Desde a queda do fascismo celebraram-se em Portugal 12 actos eleitorais para a escolha de deputados para a AR e, em 27 de Setembro, haverá mais uma versão. Se as firmas de sondagens se enganam a valer por erros próprios de concepção de amostras e, principalmente, devido à volubilidade das intenções de voto de muita gente, não seremos nós a ter melhores condições para fazer projecções.

Por outro lado, não parece estar em risco a preponderância da mafia bicéfala PS/PSD, pese embora a confirmação de alguma erosão, como se verificou nas eleições para o Parlamento Europeu. Daí que as próximas eleições devam constituir um momento de aferição do impasse político que garante o poder do capital financeiro e dos sectores imobiliário ou das obras públicas, no exercício do controlo da aplicação das receitas públicas. Também servirá para se observar a margem de descrédito dos partidos, através do que se possa chamar de taxa de abstenção. E, finalmente, para detecção das capacidades de absorção do descontentamento pela esquerda institucional ou pela direita xenófoba.
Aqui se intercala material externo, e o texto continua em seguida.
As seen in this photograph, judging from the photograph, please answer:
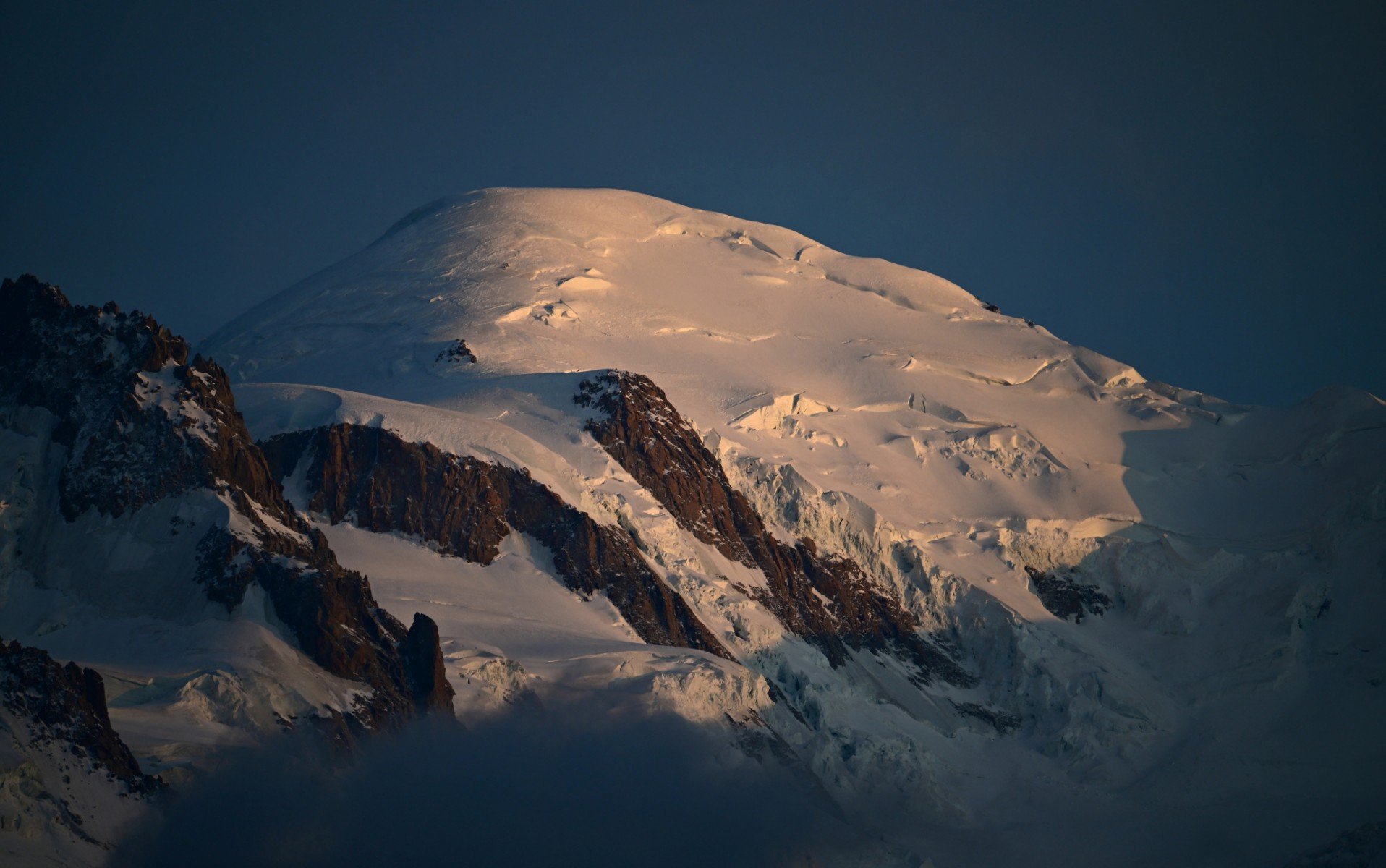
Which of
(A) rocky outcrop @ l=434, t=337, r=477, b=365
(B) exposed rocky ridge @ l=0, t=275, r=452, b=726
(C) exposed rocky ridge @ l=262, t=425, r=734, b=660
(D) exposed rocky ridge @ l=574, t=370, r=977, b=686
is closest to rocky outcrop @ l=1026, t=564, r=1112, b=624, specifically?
(D) exposed rocky ridge @ l=574, t=370, r=977, b=686

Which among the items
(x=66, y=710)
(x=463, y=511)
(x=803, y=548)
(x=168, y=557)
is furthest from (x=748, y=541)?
(x=66, y=710)

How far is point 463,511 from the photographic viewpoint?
356 feet

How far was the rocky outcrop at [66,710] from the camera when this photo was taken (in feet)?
220

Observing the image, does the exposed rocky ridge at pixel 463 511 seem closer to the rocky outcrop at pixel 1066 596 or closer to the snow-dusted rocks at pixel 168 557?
the snow-dusted rocks at pixel 168 557

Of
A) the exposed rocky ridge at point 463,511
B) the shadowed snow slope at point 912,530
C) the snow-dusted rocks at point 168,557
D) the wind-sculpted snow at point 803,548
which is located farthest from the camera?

No que respeita ao provável crescimento da esquerda institucional, no seu conjunto, há várias questões que pretendemos sublinhar:

• A votação vai englobar uma massa significativa de cidadãos que não tem grandes contactos com esses partidos e não está organizada politicamente, dado o carácter primordialmente eleitoral da sua actuação, mais virada à exposição mediática do que ao enquadramento organizativo. E, portanto essa massa de votantes é, naturalmente volúvel, podendo involuir para um apoio ao PS se este, uma vez na oposição, se “esquerdizar” com toda a carga dubidativa que isso terá, no caso concreto;

• A escassa aposta na organização e na iniciativa militante, nomeadamente com a mobilização dos sectores sociais mais vulneráveis – precários, desempregados, jovens, reformados, utentes do SNS, professores, – não favorece a fidelidade do voto em futuros actos eleitorais;

• Por outro lado, a aposta deliberada no cenário parlamentar, com uma quase certa maioria PS/PSD torna pouco profícua essa sede para a defesa dos trabalhadores e dos pobres face à ofensiva do capital a continuar pelo futuro governo. E, não correspondendo a esquerda institucional às expectativas (ingénuas) de muitos cidadãos, estes tanto poderão engrossar as fileiras dos abstensionistas passivos como aumentar o número dos que quererão contestar o regime cleptocrático de formas mais radicais.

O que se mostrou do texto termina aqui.